**Prompt:**
Starting at the line with "Out of the items", return every line through the final one of the data, word for word. Pictures stay out.
..........
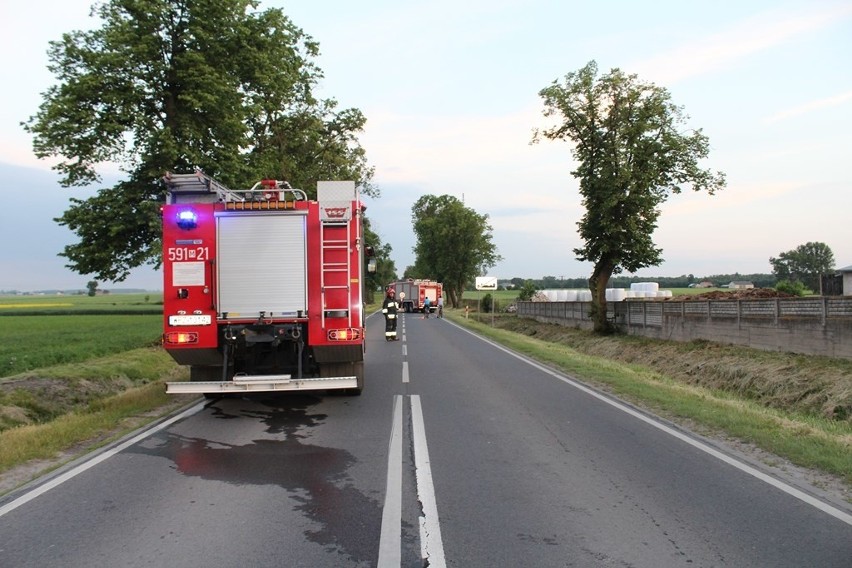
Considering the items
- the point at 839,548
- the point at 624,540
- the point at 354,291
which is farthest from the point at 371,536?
the point at 354,291

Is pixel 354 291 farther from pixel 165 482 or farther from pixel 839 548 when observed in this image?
pixel 839 548

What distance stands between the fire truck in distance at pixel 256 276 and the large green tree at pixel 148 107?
9884 millimetres

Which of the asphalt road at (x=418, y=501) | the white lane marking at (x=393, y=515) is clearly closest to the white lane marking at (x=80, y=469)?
the asphalt road at (x=418, y=501)

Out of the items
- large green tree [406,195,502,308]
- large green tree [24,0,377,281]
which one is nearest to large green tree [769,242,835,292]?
large green tree [406,195,502,308]

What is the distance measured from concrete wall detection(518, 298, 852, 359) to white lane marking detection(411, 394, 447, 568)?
13.4m

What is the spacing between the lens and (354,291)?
973 cm

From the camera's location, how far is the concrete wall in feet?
53.9

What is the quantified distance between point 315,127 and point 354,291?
21903 millimetres

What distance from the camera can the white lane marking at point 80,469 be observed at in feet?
17.4

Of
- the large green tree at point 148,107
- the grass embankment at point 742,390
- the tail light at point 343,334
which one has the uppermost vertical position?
the large green tree at point 148,107

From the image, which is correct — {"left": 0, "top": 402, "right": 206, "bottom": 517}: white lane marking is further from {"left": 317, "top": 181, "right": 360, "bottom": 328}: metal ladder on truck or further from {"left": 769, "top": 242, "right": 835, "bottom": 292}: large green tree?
{"left": 769, "top": 242, "right": 835, "bottom": 292}: large green tree

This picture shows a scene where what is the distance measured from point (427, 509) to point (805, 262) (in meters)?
131

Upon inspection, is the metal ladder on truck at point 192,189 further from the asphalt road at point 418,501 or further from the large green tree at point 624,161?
the large green tree at point 624,161

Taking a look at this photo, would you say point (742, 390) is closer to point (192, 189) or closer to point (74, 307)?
point (192, 189)
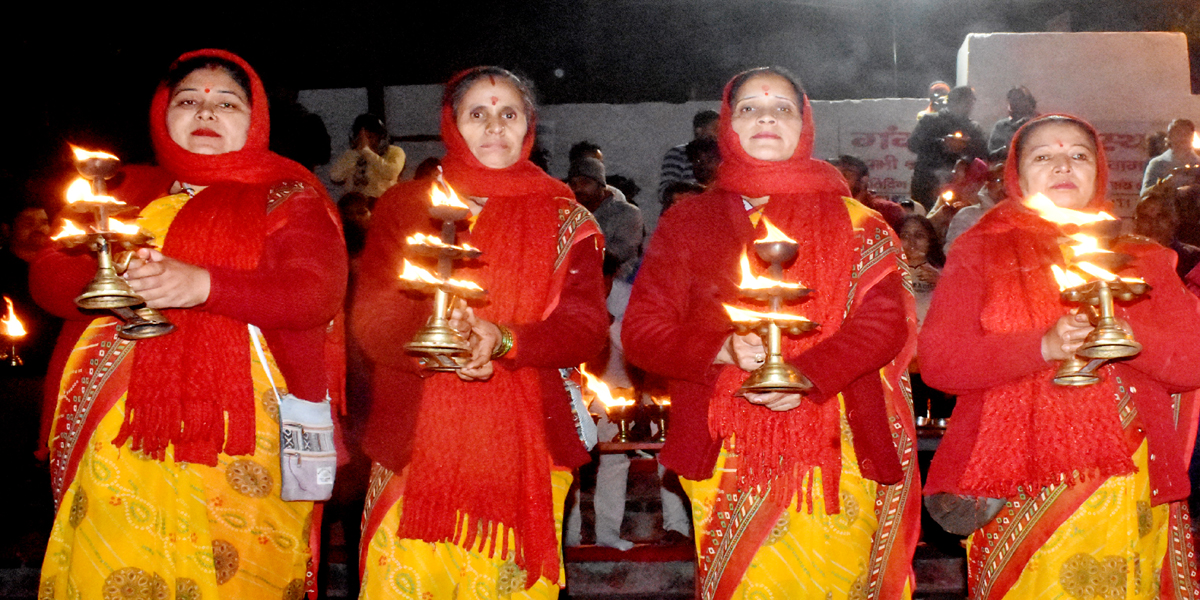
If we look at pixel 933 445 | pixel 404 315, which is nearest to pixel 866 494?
pixel 404 315

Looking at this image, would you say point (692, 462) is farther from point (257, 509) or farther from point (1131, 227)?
point (1131, 227)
..........
**Solution to this exercise:**
Out of the items
- large green tree [406,195,502,308]
- large green tree [24,0,377,281]
which one is nearest to large green tree [769,242,835,292]?
large green tree [406,195,502,308]

What is the distance measured from concrete wall detection(518, 298, 852, 359) to white lane marking detection(411, 394, 447, 568)?
13.4m

What is the spacing between the lens and (354,291)?
973 cm

From the camera's location, how far is the concrete wall in feet?
53.9

What is the quantified distance between point 315,127 and point 354,291?
21903 millimetres

What distance from the camera can the white lane marking at point 80,469 be observed at in feet?
17.4

Of
- the large green tree at point 148,107
- the grass embankment at point 742,390
- the tail light at point 343,334
which one has the uppermost vertical position?
the large green tree at point 148,107

From the image, which is correct — {"left": 0, "top": 402, "right": 206, "bottom": 517}: white lane marking is further from {"left": 317, "top": 181, "right": 360, "bottom": 328}: metal ladder on truck or further from {"left": 769, "top": 242, "right": 835, "bottom": 292}: large green tree?
{"left": 769, "top": 242, "right": 835, "bottom": 292}: large green tree

This picture shows a scene where what is the distance measured from point (427, 509) to point (805, 262) (in meters)?
131

Upon inspection, is the metal ladder on truck at point 192,189 further from the asphalt road at point 418,501 or further from the large green tree at point 624,161?
the large green tree at point 624,161

Taking a look at this photo, would you say point (742, 390) is closer to point (192, 189) or closer to point (74, 307)?
point (192, 189)
If we look at pixel 933 445 | pixel 404 315, which is nearest to pixel 866 494?
pixel 404 315

Looking at this image, would you say point (692, 462) is farther from point (257, 509) or farther from point (1131, 227)?
point (1131, 227)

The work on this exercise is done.